**Tasks to complete**
A) List every number that appears in the news article about the soldier, whether it is written in figures or in words.
B) In the news article about the soldier, repeat word for word the passage that opens with the words containing "Army Chief Warrant" and closes with "to the mortuary.".

**Provided text**
####################

CATHEDRAL CITY - A Cathedral City soldier killed in Afghanistan will be laid to rest in his hometown tomorrow.

Army Chief Warrant Officer Suresh Krause, 29, was killed Aug. 16 northeast of Kandahar in southern Afghanistan, along with six other U.S. Armed Forces members in a Black Hawk helicopter that crashed while being fired upon by insurgents.

Krause was assigned to the Hawaii-based 25th Infantry Division and graduated from Cathedral City High School.

Funeral services are planned for 10 a.m. Thursday at Forest Lawn Memorial Park and Mortuary. Interment will follow at Desert Memorial Park, also in Cathedral City. The services are open to the public, according to the mortuary.

Krause's remains were flown to Palm Springs International Airport on Sunday and escorted to Forest Lawn.

####################

**Supplied data**
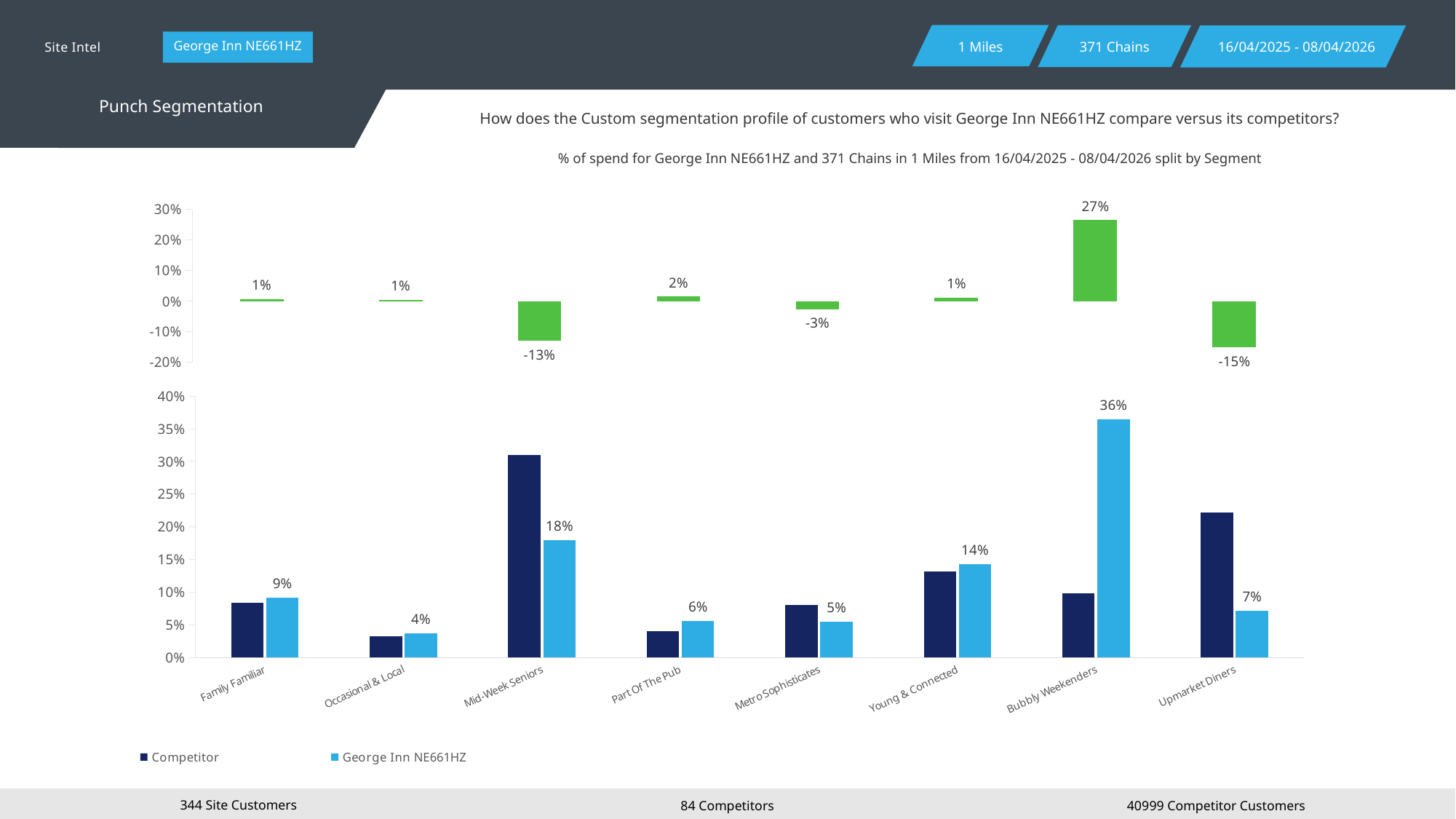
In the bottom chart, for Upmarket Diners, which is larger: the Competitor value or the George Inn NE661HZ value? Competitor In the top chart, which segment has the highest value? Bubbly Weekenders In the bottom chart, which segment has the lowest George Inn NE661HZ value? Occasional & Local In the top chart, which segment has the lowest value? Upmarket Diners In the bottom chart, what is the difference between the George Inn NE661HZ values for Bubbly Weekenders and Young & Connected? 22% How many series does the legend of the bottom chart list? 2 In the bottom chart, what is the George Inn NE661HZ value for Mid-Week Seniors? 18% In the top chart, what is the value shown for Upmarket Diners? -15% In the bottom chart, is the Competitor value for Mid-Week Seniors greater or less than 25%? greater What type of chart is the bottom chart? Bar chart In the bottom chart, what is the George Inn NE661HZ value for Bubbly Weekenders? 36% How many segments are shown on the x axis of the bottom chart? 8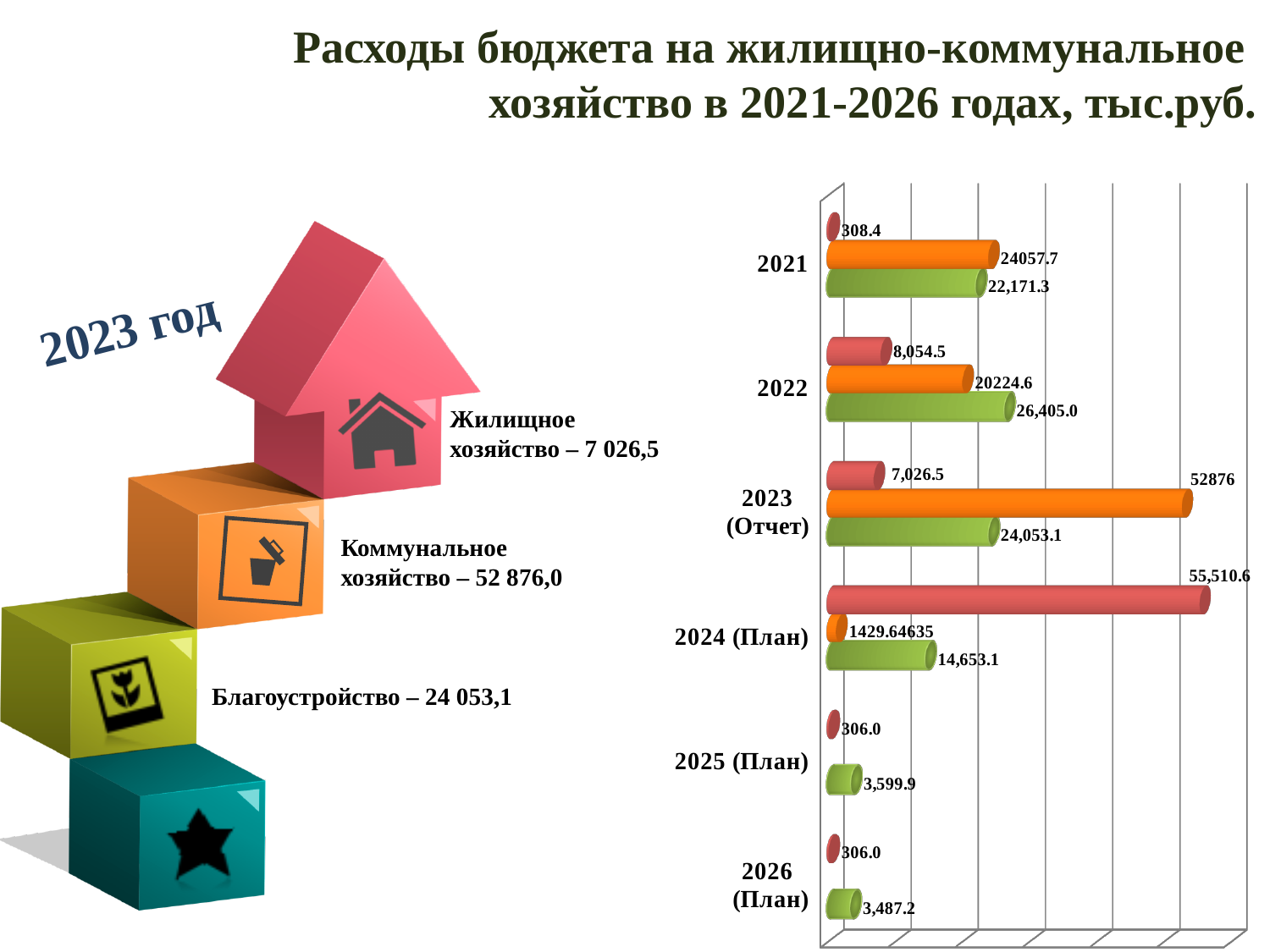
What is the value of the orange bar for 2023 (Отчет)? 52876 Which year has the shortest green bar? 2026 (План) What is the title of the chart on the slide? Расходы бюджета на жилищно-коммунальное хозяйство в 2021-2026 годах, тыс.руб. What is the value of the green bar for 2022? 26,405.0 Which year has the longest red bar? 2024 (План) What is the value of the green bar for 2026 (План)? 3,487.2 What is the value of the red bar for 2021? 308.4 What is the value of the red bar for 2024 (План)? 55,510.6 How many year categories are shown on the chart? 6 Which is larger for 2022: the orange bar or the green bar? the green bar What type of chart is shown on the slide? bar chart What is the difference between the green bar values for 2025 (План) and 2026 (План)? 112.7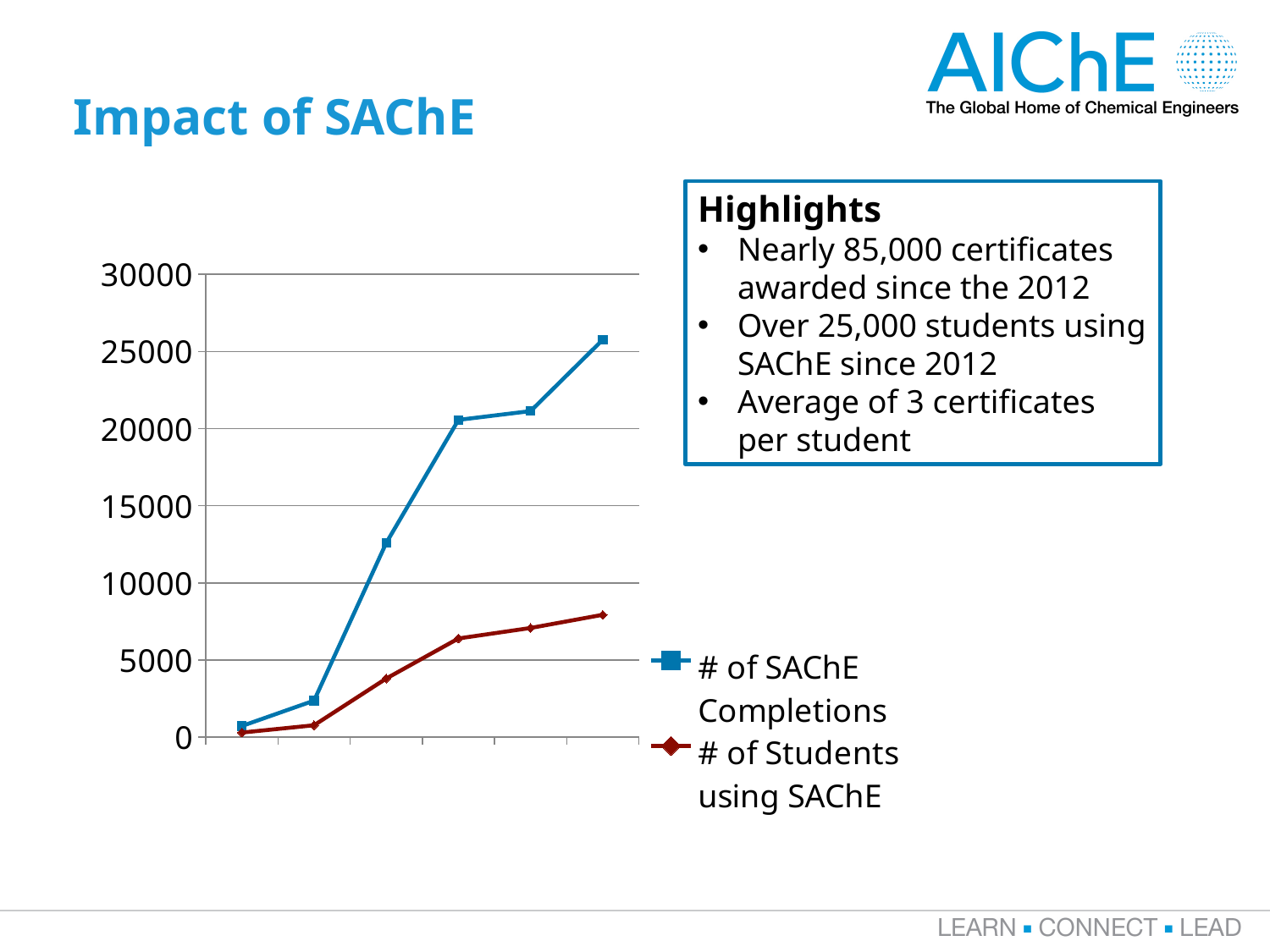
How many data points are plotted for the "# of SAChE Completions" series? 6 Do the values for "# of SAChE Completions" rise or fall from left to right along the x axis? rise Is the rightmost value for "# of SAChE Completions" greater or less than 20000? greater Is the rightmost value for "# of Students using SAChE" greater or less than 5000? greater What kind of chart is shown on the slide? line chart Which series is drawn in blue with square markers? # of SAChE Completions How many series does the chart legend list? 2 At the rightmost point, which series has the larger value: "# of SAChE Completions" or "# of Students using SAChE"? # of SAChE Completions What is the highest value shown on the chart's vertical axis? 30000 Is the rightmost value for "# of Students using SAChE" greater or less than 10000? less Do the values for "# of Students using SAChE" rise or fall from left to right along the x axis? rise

####################

**Task results**
A) 29, 16 (in "Aug. 16"), six, 25th, 10 (in "10 a.m.")

B)
Army Chief Warrant Officer Suresh Krause, 29, was killed Aug. 16 northeast of Kandahar in southern Afghanistan, along with six other U.S. Armed Forces members in a Black Hawk helicopter that crashed while being fired upon by insurgents.

Krause was assigned to the Hawaii-based 25th Infantry Division and graduated from Cathedral City High School.

Funeral services are planned for 10 a.m. Thursday at Forest Lawn Memorial Park and Mortuary. Interment will follow at Desert Memorial Park, also in Cathedral City. The services are open to the public, according to the mortuary.